Кровь событий. Письма к жене. 1932–1954 — страница 18 из 60

Две недели спустя она уехала на практику в качестве сотрудника Беломорской гидрологической станции для изучения рыбного промысла в Порьей губе. Впервые я получил от нее письмо. Никакая фантазия не могла представить себе, что когда-то, и даже скоро, пойдет наша жизнь, годами пойдет, как жизнь в письмах.

Я должен ответить на неминуемые и легко предсказуемые вопросы читателей публикуемого письма. В первую очередь «больной вопрос»: «Искусство или треска или то и другое вместе?»307. Вот что требуется принять во внимание: в 1935 году, уже будучи моей женой (с сентября 1934 года), [Наташа] окончила университет по специальности «гидробиология». Кончила с отличием. Однако выбор специальности не был добровольным. Возвращусь к ее автобиографическим запискам: «В это время студенты не могли выбрать себе свободно специальность по душе, куда влекло. Меня направили сразу по разделу гидробиологии, которая была мне неинтересна». Интерес к биологии был несомненным, а гидробиология была навязанной. Мы не раз говорили на эту тему. Интерес вызывала общая биология, ее большие, ее коренные проблемы. Что касается гидробиологии, то она представлялась наукой более всего фактологической, наукой о формах жизни речных и морских животных. Вот что не удовлетворяло. И вновь вернусь к автобиографическим запискам: «Спасала работа в Русском музее, где водила экскурсии по истории живописи всех веков от XII века до современной живописи включительно. Это составляло основное занятие для души и жизни».

И еще запись, относящаяся к пребыванию в Москве в 1929 году: «Огромное впечатление на меня оставила экскурсия в Третьяковскую галерею. Мы долго стояли перед картиной Сурикова – «Меньшиков в [Березове] ссылке». Экскурсовод замечательно разобрал ее всю по деталям. Экскурсия явилась для меня толчком для последующей работы в Русском музее в Ленинграде. Уже в 17 лет я окончила школу экскурсоводов при Русском музее и водила экскурсии».

А школа, о которой речь, была незаурядной. Достаточно назвать имена Пунина308, Каргера309, бывших в то время ее преподавателями.

Неизменный и все углубляющийся интерес к искусству – живописи, скульптуре, музыке – Наташа пронесла до последних дней жизни. Ее художественный вкус был безупречным и безошибочным. С ней находили общий язык в понимании и чувстве прекрасного такие художники, как [Нерадовский]310, Лебедев311, Пименов312, Фальк313, Гудиашвили314.

Показателен такой эпизод: по месту своей работы в Институте экспериментальной медицины – это относится ко второй половине 1930‐х годов – она была знакома с профессором Глазуновым315, ученым, любившим живопись и коллекционировавшим ее. Глазунов неоднократно приглашал к себе домой ее, чтобы посоветоваться, как развесить картины наилучшим образом. Однажды она застала в его доме молодого человека, художника. Глазунов обратился: «Посмотрите, пожалуйста, картины моего племянника. Нравится?» – «Нет, не нравится, совсем не нравится».
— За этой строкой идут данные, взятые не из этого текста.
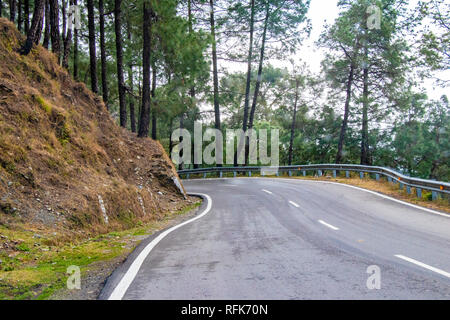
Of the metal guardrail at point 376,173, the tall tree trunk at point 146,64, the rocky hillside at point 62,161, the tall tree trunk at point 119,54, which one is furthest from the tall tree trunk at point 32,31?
the metal guardrail at point 376,173

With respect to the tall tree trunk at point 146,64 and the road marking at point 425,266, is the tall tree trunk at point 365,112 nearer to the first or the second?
the tall tree trunk at point 146,64

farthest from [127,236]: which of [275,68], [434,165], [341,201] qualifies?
[275,68]

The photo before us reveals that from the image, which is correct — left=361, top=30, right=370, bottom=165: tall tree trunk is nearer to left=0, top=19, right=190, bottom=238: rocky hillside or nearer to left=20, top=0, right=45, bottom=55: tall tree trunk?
left=0, top=19, right=190, bottom=238: rocky hillside

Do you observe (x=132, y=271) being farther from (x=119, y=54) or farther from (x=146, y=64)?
(x=119, y=54)

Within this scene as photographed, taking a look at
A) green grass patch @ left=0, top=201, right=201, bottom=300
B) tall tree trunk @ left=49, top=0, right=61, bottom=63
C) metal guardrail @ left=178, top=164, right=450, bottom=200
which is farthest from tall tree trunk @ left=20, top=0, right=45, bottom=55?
metal guardrail @ left=178, top=164, right=450, bottom=200

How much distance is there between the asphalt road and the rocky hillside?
Answer: 228 centimetres

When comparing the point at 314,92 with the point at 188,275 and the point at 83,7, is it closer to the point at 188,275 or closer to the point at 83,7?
the point at 83,7

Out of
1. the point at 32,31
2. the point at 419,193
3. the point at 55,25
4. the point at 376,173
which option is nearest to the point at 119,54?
the point at 55,25

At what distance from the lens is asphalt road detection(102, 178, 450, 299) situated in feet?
15.3

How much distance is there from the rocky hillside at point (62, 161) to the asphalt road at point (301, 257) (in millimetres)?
2278

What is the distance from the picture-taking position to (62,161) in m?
11.0

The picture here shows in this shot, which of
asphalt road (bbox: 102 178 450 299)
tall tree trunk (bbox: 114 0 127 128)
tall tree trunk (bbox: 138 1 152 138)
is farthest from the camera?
tall tree trunk (bbox: 114 0 127 128)

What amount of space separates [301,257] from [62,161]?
7622 millimetres

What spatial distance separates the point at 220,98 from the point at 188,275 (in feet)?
101
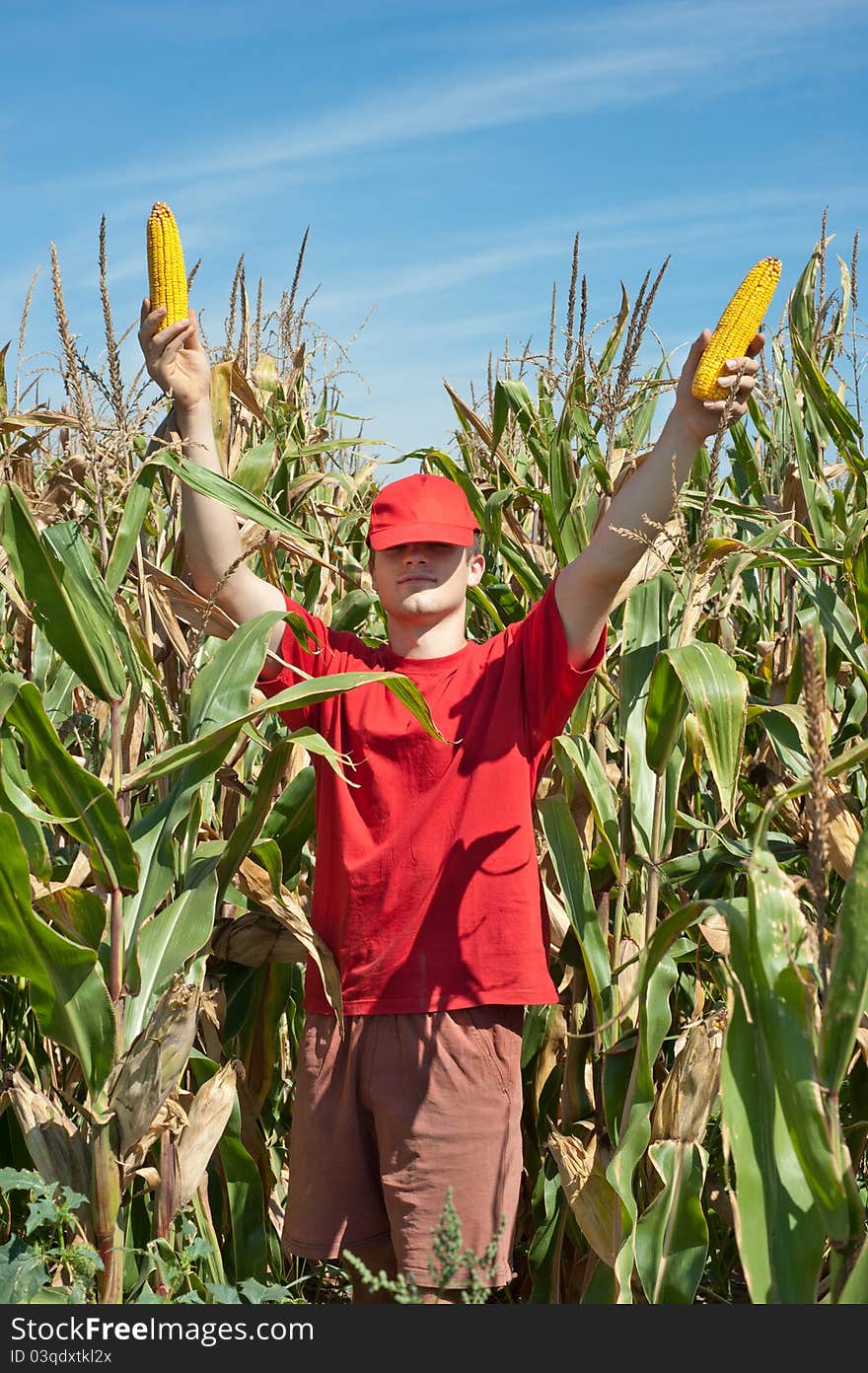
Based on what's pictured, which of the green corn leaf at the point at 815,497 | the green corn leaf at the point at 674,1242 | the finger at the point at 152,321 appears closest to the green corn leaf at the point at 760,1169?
the green corn leaf at the point at 674,1242

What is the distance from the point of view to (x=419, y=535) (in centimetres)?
274

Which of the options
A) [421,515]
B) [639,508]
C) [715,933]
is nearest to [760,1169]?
[715,933]

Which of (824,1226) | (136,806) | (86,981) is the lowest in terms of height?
(824,1226)

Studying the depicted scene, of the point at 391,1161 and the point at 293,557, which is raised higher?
the point at 293,557

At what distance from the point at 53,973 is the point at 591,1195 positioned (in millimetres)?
1161

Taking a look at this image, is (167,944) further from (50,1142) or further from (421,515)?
(421,515)

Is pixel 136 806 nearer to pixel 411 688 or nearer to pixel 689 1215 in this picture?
pixel 411 688

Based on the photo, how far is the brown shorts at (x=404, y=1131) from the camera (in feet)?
8.24

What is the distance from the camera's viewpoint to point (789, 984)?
4.90 ft

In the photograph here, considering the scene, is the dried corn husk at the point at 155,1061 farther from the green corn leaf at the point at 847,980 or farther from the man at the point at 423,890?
the green corn leaf at the point at 847,980

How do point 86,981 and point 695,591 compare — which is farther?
point 695,591

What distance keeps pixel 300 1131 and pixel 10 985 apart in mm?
787

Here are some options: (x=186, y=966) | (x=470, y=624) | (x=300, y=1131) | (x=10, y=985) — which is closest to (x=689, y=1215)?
(x=300, y=1131)

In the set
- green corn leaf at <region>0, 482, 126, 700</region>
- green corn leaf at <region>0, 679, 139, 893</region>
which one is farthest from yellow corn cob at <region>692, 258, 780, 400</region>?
green corn leaf at <region>0, 679, 139, 893</region>
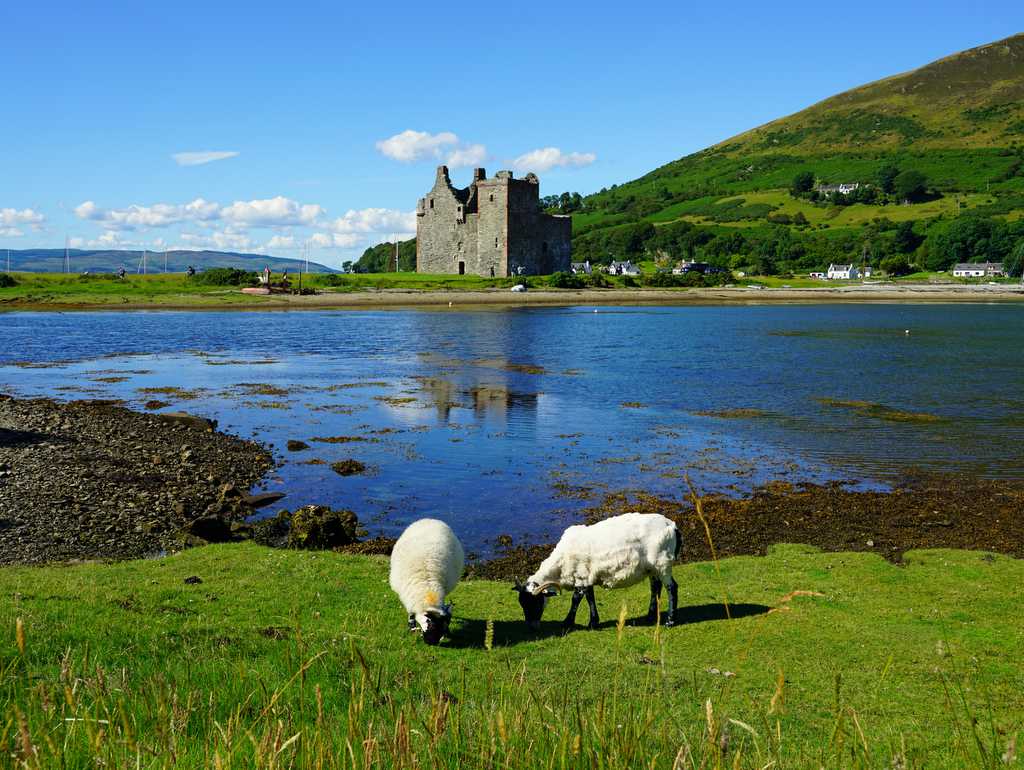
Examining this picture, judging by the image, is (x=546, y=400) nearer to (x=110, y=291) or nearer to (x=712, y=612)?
(x=712, y=612)

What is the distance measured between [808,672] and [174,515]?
1205 centimetres

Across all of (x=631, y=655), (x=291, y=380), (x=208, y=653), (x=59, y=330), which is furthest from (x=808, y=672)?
(x=59, y=330)

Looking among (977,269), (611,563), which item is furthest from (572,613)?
(977,269)

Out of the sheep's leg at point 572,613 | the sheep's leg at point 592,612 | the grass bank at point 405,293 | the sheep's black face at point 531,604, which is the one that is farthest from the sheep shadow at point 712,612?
the grass bank at point 405,293

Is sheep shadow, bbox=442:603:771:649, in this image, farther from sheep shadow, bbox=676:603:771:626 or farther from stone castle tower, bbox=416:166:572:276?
stone castle tower, bbox=416:166:572:276

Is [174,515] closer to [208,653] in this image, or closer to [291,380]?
[208,653]

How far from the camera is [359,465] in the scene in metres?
20.1

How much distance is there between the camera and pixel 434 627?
8734mm

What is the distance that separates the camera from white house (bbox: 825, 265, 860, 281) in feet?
489

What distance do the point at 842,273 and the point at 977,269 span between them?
25.4 metres

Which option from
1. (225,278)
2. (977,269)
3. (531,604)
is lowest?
(531,604)

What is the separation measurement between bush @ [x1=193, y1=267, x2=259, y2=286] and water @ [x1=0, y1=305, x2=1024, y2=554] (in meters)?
36.7

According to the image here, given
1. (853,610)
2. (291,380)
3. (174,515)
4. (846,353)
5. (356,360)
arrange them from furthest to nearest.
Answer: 1. (846,353)
2. (356,360)
3. (291,380)
4. (174,515)
5. (853,610)

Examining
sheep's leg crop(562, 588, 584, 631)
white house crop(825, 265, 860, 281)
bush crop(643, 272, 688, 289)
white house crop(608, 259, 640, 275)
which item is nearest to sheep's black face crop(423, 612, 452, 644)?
sheep's leg crop(562, 588, 584, 631)
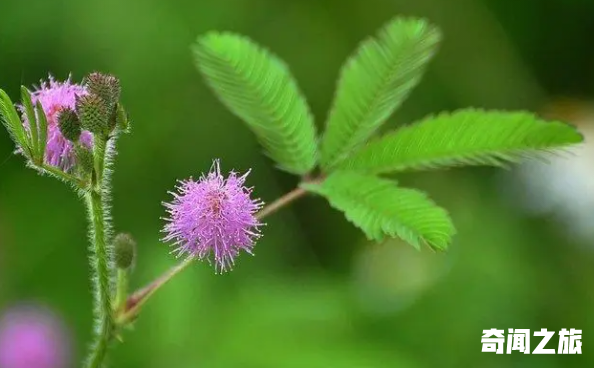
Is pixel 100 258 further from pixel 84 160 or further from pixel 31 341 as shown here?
pixel 31 341

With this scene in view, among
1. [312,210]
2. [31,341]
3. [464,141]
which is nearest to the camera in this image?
[464,141]

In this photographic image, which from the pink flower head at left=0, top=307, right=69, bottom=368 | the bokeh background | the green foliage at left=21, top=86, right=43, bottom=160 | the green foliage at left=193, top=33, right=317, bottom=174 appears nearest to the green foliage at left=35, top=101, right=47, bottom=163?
the green foliage at left=21, top=86, right=43, bottom=160

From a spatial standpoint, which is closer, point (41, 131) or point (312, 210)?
point (41, 131)

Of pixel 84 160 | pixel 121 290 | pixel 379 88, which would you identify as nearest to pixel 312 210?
pixel 379 88

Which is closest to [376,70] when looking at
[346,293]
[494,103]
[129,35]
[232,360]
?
[232,360]

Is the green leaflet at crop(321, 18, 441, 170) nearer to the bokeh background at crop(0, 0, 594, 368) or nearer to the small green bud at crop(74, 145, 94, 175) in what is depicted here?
the small green bud at crop(74, 145, 94, 175)

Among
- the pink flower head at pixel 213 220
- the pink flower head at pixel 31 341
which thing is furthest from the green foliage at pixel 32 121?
the pink flower head at pixel 31 341

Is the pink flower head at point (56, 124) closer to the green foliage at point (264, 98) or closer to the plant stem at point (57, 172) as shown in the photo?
the plant stem at point (57, 172)
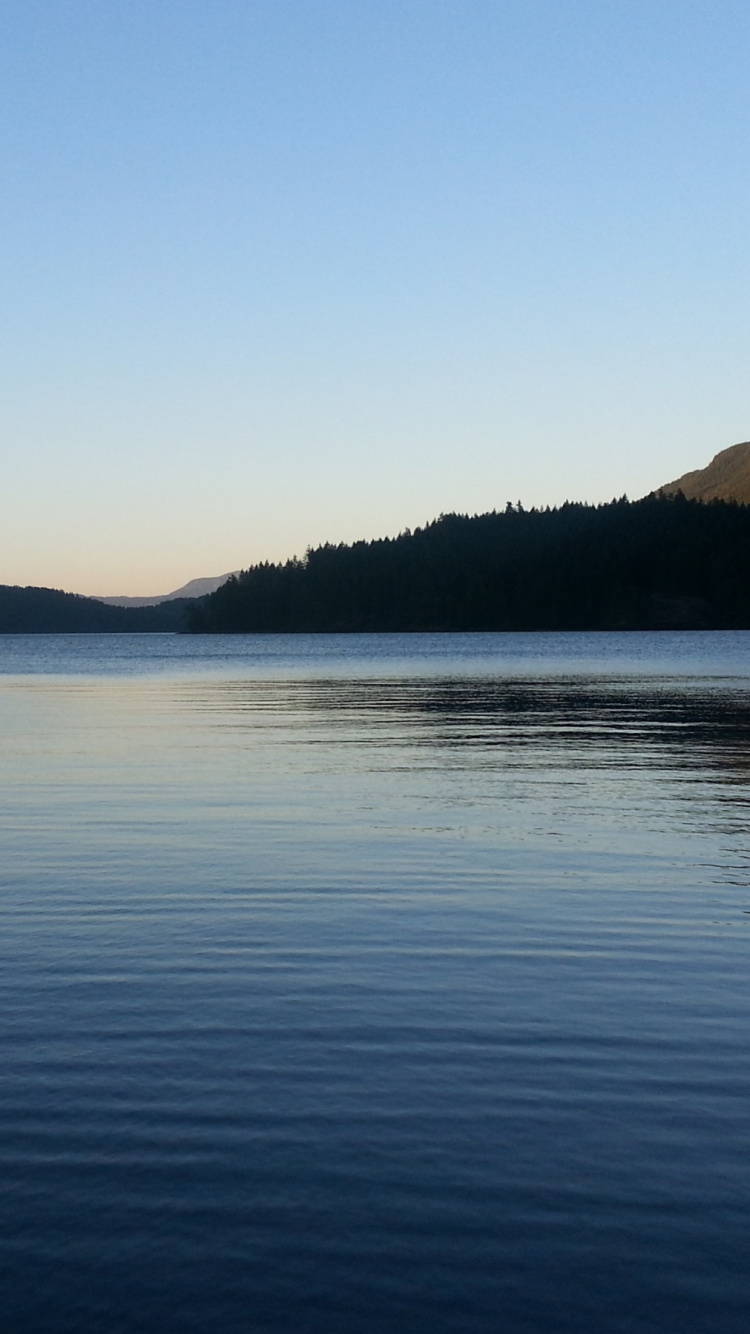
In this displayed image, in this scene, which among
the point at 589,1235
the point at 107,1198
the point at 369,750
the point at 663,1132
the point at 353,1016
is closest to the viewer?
the point at 589,1235

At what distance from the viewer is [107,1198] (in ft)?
24.4

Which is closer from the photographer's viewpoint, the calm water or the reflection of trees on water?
the calm water

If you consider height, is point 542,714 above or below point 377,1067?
below

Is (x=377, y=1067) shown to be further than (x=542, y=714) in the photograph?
No

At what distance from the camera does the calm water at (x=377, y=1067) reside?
6.55 meters

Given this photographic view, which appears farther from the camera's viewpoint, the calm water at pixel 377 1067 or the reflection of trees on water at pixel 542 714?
the reflection of trees on water at pixel 542 714

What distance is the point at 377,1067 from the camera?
9758 mm

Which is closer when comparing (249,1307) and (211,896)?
(249,1307)

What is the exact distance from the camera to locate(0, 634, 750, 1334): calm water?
655 cm

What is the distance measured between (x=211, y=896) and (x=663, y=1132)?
911 cm

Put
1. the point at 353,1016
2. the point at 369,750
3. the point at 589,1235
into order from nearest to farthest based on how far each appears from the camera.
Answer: the point at 589,1235 < the point at 353,1016 < the point at 369,750

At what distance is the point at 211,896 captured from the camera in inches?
651

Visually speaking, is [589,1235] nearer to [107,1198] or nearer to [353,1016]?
[107,1198]

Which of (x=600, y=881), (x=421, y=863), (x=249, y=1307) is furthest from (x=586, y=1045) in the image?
(x=421, y=863)
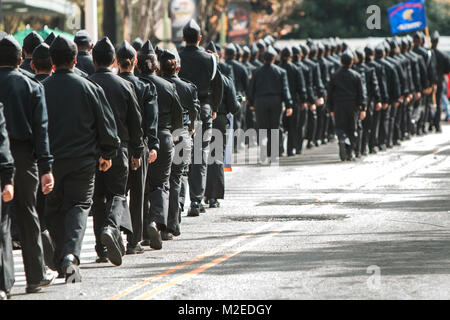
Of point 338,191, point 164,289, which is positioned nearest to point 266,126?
point 338,191

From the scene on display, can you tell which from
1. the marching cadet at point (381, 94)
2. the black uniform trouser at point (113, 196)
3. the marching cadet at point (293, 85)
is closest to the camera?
the black uniform trouser at point (113, 196)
Ну а Маркс, наряду со стихами читавшийся Маркс, он-то причем? При том, что я питал глубочайший пиетет к Марксу, однако в данном конкретном случае я читал отрывки из сочинения Маркса «Размышления юноши при выборе профессии». Сочинение это, без преувеличения скажу, написано белыми стихами и в нем самое главное – это чувство ответственности человека, выбирающего ту или иную профессию. Вот и сейчас, спустя столько десятилетий, беру том Маркса с его юношеским сочинением: «Если человек трудится только для себя, он может, пожалуй, стать знаменитым ученым, великим мудрецом, превосходным поэтом, но никогда не сможет стать истинно совершенным и великим человеком.

История признает тех людей великими, которые, трудясь для общей цели, сами становились благороднее; опыт превозносит как самого счастливого того, кто принес счастье наибольшему количеству людей; сама религия учит нас тому, что тот идеал, к которому все стремятся, принес себя в жертву ради человечества, – а кто осмелится отрицать подобные поучения?».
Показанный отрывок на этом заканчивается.